Rappelons que la Charte de l’environnement a valeur constitutionnelle. Dès lors, se posait une nouvelle fois la question du contrôle du juge d’un texte réglementaire à une norme constitutionnelle alors que ce dernier était pris en application d’une loi 2)En l’espèce, en application de l’article L. 921-1 et suivants du code rural et de la pêche maritime. .

Le Conseil d’Etat avait déjà eu l’occasion de se prononcer sur l’étendue du contrôle du juge sur la conformité d’un acte administratif réglementaire à la Charte de l’environnement.

Dans sa décision du 19 juin 2006 Association Eau et rivières de Bretagne 3)CE 19 juin 2006 Association Eau et rivières de Bretagne, req. n° 282456, le juge administratif avait estimé que si des dispositions législatives avaient été prises concernant l’application des principes de la Charte de l’environnement, il convenait d’apprécier la conformité des textes réglementaires par rapport aux seules dispositions législatives.

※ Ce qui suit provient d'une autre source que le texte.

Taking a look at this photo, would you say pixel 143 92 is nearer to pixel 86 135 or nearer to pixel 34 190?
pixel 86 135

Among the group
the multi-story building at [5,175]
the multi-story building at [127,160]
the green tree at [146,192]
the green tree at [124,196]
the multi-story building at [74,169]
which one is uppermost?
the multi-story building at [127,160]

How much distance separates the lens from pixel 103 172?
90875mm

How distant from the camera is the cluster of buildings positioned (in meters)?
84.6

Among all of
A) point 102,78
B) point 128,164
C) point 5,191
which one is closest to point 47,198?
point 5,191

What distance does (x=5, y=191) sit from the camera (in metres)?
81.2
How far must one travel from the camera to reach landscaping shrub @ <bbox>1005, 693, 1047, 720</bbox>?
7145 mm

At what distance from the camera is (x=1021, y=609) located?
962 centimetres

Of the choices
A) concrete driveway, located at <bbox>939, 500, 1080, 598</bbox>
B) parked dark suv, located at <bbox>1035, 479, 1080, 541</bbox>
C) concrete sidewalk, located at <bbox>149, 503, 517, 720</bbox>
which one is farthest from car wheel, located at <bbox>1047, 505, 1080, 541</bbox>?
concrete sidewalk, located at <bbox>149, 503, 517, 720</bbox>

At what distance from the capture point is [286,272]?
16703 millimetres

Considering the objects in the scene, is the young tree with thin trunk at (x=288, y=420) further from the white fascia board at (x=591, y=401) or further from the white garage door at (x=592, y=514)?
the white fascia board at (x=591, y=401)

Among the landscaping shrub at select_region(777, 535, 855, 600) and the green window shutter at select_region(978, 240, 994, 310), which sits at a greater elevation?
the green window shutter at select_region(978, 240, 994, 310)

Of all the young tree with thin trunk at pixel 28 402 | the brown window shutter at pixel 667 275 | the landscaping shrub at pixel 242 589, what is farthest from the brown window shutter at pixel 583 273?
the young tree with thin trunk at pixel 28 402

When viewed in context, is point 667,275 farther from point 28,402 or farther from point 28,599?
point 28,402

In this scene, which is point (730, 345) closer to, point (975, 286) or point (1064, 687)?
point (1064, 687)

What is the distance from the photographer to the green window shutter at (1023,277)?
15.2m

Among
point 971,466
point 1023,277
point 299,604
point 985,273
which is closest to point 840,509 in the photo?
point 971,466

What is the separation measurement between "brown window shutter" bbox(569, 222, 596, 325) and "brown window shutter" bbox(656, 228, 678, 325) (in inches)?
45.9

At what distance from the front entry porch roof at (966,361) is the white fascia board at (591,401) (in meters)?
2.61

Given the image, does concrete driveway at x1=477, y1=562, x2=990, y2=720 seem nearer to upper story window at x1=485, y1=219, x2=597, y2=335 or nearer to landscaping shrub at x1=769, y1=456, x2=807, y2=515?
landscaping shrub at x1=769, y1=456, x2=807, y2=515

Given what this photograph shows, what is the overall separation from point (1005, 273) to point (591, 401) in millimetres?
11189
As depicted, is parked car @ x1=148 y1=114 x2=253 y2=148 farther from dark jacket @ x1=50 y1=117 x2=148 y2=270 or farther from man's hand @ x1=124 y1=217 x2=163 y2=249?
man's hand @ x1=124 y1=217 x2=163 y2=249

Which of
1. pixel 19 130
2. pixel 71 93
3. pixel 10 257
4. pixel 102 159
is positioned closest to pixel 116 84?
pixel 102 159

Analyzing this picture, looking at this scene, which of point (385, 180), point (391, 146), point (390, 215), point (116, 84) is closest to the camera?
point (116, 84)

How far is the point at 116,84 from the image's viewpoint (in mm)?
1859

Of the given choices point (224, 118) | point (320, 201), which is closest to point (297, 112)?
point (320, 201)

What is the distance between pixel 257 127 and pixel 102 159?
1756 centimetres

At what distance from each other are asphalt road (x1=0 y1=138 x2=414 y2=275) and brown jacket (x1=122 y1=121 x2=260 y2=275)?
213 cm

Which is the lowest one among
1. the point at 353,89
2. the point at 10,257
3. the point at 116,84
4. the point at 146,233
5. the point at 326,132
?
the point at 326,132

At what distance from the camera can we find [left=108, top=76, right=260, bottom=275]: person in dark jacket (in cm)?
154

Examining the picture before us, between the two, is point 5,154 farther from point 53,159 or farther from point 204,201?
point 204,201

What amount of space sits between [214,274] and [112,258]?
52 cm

La loi faisait donc écran au contrôle direct par le juge du texte aux dispositions de la Charte.

En revanche, par l’arrêt du 3 octobre 2008 dit « Commune d’Annecy » 4)CE Ass. 3 octobre 2008 Commune d’Annecy, req. n° 297931, le Conseil d’Etat avait considéré que la loi du 23 février 2005 mettant en œuvre l’article 7 de la Charte ne faisait pas écran, dès lors que, certaines dispositions réglementaires contestées, n’avaient pas été prévues dans la loi. Sur ce point, le commissaire du gouvernement Yann Aguila rappelait dans ses conclusions que lorsque le vice invoqué était propre au texte réglementaire et ne résultait donc pas de l’application de la loi, l’écran de la loi était alors totalement transparent ce qui permettait au juge de passer outre et de contrôler la constitutionnalité du texte.

La décision commentée vient apporter des précisions sur ce contrôle en affirmant :

« la conformité au principe énoncé par l’article 3 de la Charte de l’environnement de dispositions législatives définissant le cadre de la prévention ou de la limitation des conséquences d’une atteinte à l’environnement, ou de l’absence de telles dispositions, ne peut être contestée devant le juge administratif en dehors de la procédure prévue à l’article 61-1 de la Constitution ; qu’en revanche, il appartient à celui-ci, au vu de l’argumentation dont il est saisi, de vérifier si les mesures prises pour l’application de la loi, dans la mesure où elles ne se bornent pas à en tirer les conséquences nécessaires, n’ont pas elles-mêmes méconnu ce principe »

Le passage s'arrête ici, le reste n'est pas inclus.